## What is needed
Below are some records; reproduce every one of them exactly.

[Spatial question entries]
begin

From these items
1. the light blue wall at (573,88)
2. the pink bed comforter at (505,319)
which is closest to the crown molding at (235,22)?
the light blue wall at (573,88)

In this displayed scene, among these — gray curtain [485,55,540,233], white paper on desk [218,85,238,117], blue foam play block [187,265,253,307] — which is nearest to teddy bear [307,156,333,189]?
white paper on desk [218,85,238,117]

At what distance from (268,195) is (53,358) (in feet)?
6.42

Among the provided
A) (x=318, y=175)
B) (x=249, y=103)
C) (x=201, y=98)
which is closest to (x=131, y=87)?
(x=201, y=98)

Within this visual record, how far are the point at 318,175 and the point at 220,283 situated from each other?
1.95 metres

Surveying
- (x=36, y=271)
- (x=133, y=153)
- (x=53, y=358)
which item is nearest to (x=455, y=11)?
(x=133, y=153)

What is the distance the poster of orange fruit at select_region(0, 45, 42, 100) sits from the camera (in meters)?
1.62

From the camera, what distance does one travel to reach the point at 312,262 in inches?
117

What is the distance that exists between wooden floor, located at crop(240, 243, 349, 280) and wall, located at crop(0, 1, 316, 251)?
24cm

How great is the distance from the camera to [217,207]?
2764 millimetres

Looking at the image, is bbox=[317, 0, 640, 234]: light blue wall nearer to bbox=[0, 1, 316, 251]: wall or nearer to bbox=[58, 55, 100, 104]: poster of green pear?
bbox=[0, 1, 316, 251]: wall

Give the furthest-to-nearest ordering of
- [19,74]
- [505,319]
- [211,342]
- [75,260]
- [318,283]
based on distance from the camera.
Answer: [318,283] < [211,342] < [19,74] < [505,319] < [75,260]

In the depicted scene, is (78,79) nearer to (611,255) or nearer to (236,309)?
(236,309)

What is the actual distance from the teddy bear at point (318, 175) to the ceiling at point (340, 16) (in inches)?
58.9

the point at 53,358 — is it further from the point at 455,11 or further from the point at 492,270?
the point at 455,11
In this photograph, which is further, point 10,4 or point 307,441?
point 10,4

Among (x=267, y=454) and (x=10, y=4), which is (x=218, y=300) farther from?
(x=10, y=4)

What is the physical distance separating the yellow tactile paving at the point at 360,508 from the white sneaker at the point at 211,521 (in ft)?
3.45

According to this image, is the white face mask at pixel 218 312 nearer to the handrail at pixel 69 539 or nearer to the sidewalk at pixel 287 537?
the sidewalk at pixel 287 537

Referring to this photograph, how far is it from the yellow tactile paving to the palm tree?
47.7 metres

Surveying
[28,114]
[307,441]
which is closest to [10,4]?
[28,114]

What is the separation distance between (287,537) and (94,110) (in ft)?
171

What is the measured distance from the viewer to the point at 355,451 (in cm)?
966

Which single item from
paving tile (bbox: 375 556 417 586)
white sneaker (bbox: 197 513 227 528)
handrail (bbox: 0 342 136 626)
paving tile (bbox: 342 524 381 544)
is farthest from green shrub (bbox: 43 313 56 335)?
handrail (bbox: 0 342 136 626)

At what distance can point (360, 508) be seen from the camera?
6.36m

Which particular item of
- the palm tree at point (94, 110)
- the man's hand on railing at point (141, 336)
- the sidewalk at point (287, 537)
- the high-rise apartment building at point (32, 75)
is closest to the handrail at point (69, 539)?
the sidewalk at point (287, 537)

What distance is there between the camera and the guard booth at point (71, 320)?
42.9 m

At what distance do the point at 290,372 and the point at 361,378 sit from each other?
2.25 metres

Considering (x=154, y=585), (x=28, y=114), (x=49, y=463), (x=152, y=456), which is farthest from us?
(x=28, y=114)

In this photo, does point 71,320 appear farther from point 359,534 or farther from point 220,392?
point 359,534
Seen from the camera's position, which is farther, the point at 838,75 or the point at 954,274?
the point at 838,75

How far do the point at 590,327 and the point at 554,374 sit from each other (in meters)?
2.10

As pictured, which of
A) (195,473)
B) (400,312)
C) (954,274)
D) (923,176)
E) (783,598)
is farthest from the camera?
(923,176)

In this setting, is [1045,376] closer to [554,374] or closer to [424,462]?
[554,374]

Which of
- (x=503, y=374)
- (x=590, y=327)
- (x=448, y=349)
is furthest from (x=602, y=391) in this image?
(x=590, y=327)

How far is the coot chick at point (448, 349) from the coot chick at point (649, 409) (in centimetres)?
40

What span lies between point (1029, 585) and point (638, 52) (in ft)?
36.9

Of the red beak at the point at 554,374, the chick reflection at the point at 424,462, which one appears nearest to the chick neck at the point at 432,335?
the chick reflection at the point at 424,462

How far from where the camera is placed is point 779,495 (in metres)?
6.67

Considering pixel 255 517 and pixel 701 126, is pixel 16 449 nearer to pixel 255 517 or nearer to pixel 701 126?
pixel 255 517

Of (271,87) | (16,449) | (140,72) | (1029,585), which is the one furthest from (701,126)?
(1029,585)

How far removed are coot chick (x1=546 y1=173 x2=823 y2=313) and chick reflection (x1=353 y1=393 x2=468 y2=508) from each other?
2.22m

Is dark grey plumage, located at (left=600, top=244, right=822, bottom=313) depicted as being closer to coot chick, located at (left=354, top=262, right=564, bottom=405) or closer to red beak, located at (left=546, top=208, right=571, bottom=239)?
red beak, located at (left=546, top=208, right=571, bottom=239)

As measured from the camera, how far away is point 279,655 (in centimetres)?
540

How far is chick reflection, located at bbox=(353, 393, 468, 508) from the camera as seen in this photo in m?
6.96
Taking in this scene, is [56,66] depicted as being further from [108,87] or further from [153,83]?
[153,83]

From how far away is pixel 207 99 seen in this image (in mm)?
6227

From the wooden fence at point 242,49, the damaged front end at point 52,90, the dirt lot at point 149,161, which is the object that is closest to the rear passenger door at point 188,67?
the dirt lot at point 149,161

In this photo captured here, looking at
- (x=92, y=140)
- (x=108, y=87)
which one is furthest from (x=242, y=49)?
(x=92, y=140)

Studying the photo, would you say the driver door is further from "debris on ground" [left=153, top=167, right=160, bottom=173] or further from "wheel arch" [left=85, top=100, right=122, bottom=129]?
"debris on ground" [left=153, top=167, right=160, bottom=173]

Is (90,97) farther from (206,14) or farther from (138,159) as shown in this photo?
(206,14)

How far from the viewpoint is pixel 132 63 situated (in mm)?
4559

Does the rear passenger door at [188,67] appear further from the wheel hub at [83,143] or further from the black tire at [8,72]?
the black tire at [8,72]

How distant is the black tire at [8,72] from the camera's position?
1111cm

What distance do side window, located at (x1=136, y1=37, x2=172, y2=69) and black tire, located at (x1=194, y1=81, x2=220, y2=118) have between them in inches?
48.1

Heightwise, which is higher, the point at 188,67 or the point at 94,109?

end

## Task result
From these items
1. the light blue wall at (573,88)
2. the pink bed comforter at (505,319)
which is closest to the crown molding at (235,22)?
the light blue wall at (573,88)

In this displayed scene, among these — gray curtain [485,55,540,233], white paper on desk [218,85,238,117], blue foam play block [187,265,253,307] — which is nearest to teddy bear [307,156,333,189]?
white paper on desk [218,85,238,117]

At what distance from (268,195) is (53,358) (in feet)?
6.42

Among the provided
A) (x=318, y=175)
B) (x=249, y=103)
C) (x=201, y=98)
which is closest to (x=131, y=87)?
(x=201, y=98)

Within this visual record, how far are the point at 318,175 and the point at 220,283 situated from each other?
1.95 metres

Surveying
- (x=36, y=271)
- (x=133, y=153)
- (x=53, y=358)
which item is nearest to (x=455, y=11)?
(x=133, y=153)

What is the distance the poster of orange fruit at select_region(0, 45, 42, 100) sits from the camera (in meters)?
1.62

From the camera, what distance does one travel to reach the point at 312,262 in inches?
117

What is the distance that exists between wooden floor, located at crop(240, 243, 349, 280) and wall, located at crop(0, 1, 316, 251)?
24cm

How great is the distance from the camera to [217,207]?
2764 millimetres

Looking at the image, is bbox=[317, 0, 640, 234]: light blue wall nearer to bbox=[0, 1, 316, 251]: wall or nearer to bbox=[58, 55, 100, 104]: poster of green pear?
bbox=[0, 1, 316, 251]: wall

Give the furthest-to-nearest ordering of
- [19,74]
- [505,319]
- [211,342]
- [75,260]
- [318,283]
based on distance from the camera.
Answer: [318,283] < [211,342] < [19,74] < [505,319] < [75,260]

In the depicted scene, is (78,79) nearer to (611,255) or nearer to (236,309)?
(236,309)

What is the actual distance from the teddy bear at point (318, 175) to the ceiling at point (340, 16) (in inches)?
58.9

the point at 53,358 — is it further from the point at 455,11 or further from the point at 492,270?
the point at 455,11
In this photograph, which is further, point 10,4 or point 307,441?
point 10,4

Among (x=267, y=454) and (x=10, y=4), which is (x=218, y=300) farther from?
(x=10, y=4)

What is the physical distance separating the yellow tactile paving at the point at 360,508 from the white sneaker at the point at 211,521 (in ft)?
3.45

According to this image, is the white face mask at pixel 218 312 nearer to the handrail at pixel 69 539 or nearer to the sidewalk at pixel 287 537?
the sidewalk at pixel 287 537

Referring to this photograph, how far is it from the yellow tactile paving to the palm tree?
47.7 metres

Surveying
[28,114]
[307,441]
which is closest to [10,4]?
[28,114]

What is the separation distance between (287,537) and (94,110) (in ft)?
171

What is the measured distance from the viewer to the point at 355,451 (in cm)?
966

Which single item from
paving tile (bbox: 375 556 417 586)
white sneaker (bbox: 197 513 227 528)
handrail (bbox: 0 342 136 626)
paving tile (bbox: 342 524 381 544)
is farthest from green shrub (bbox: 43 313 56 335)?
handrail (bbox: 0 342 136 626)

At what distance can point (360, 508) be seen from the camera?
6.36m

Which particular item of
- the palm tree at point (94, 110)
- the man's hand on railing at point (141, 336)
- the sidewalk at point (287, 537)
- the high-rise apartment building at point (32, 75)
is closest to the handrail at point (69, 539)?
the sidewalk at point (287, 537)

What distance is there between the camera and the guard booth at point (71, 320)?
42.9 m

At what distance do the point at 290,372 and the point at 361,378 sit from each other?
2.25 metres

Considering (x=154, y=585), (x=28, y=114), (x=49, y=463), (x=152, y=456), which is farthest from us?
(x=28, y=114)

In this photo, does point 71,320 appear farther from point 359,534 or farther from point 220,392?
point 359,534
Seen from the camera's position, which is farther, the point at 838,75 or the point at 954,274?
the point at 838,75

How far do the point at 590,327 and the point at 554,374 sit from each other (in meters)?
2.10

As pictured, which of
A) (195,473)
B) (400,312)
C) (954,274)
D) (923,176)
E) (783,598)
is farthest from the camera?
(923,176)

In this setting, is [1045,376] closer to [554,374] or closer to [424,462]?
[554,374]

Which of
- (x=503, y=374)
- (x=590, y=327)
- (x=448, y=349)
is furthest from (x=602, y=391) in this image?
(x=590, y=327)

How far is the coot chick at point (448, 349) from the coot chick at point (649, 409) (in centimetres)?
40

What span lies between point (1029, 585) and point (638, 52) (in ft)?
36.9

Of the red beak at the point at 554,374, the chick reflection at the point at 424,462, which one appears nearest to the chick neck at the point at 432,335?
the chick reflection at the point at 424,462

How far from where the camera is placed is point 779,495 (in metres)?
6.67

Considering pixel 255 517 and pixel 701 126, is pixel 16 449 nearer to pixel 255 517 or nearer to pixel 701 126?
pixel 255 517

Of (271,87) | (16,449) | (140,72) | (1029,585), which is the one furthest from (701,126)?
(1029,585)

How far removed are coot chick (x1=546 y1=173 x2=823 y2=313) and chick reflection (x1=353 y1=393 x2=468 y2=508) from each other?
2.22m

Is dark grey plumage, located at (left=600, top=244, right=822, bottom=313) depicted as being closer to coot chick, located at (left=354, top=262, right=564, bottom=405) or closer to red beak, located at (left=546, top=208, right=571, bottom=239)?
red beak, located at (left=546, top=208, right=571, bottom=239)

As measured from the camera, how far away is point 279,655 (in centimetres)?
540

How far is chick reflection, located at bbox=(353, 393, 468, 508) from the camera as seen in this photo in m?
6.96
Taking in this scene, is [56,66] depicted as being further from [108,87] or further from [153,83]?
[153,83]

From how far away is pixel 207 99 seen in this image (in mm)?
6227

From the wooden fence at point 242,49, the damaged front end at point 52,90, the dirt lot at point 149,161, which is the object that is closest to the rear passenger door at point 188,67?
the dirt lot at point 149,161

In this photo captured here, looking at
- (x=92, y=140)
- (x=108, y=87)
which one is furthest from (x=242, y=49)?
(x=92, y=140)

Studying the photo, would you say the driver door is further from "debris on ground" [left=153, top=167, right=160, bottom=173] or further from "wheel arch" [left=85, top=100, right=122, bottom=129]?
"debris on ground" [left=153, top=167, right=160, bottom=173]

Is (90,97) farther from (206,14) or farther from (138,159) as shown in this photo?
(206,14)

How far from the viewpoint is pixel 132 63 situated (in mm)?
4559

Does the rear passenger door at [188,67] appear further from the wheel hub at [83,143] or further from the black tire at [8,72]?
the black tire at [8,72]

How distant is the black tire at [8,72] from the camera's position?
1111cm

What distance do side window, located at (x1=136, y1=37, x2=172, y2=69) and black tire, located at (x1=194, y1=81, x2=220, y2=118) have between them in inches?
48.1

Heightwise, which is higher, the point at 188,67 or the point at 94,109?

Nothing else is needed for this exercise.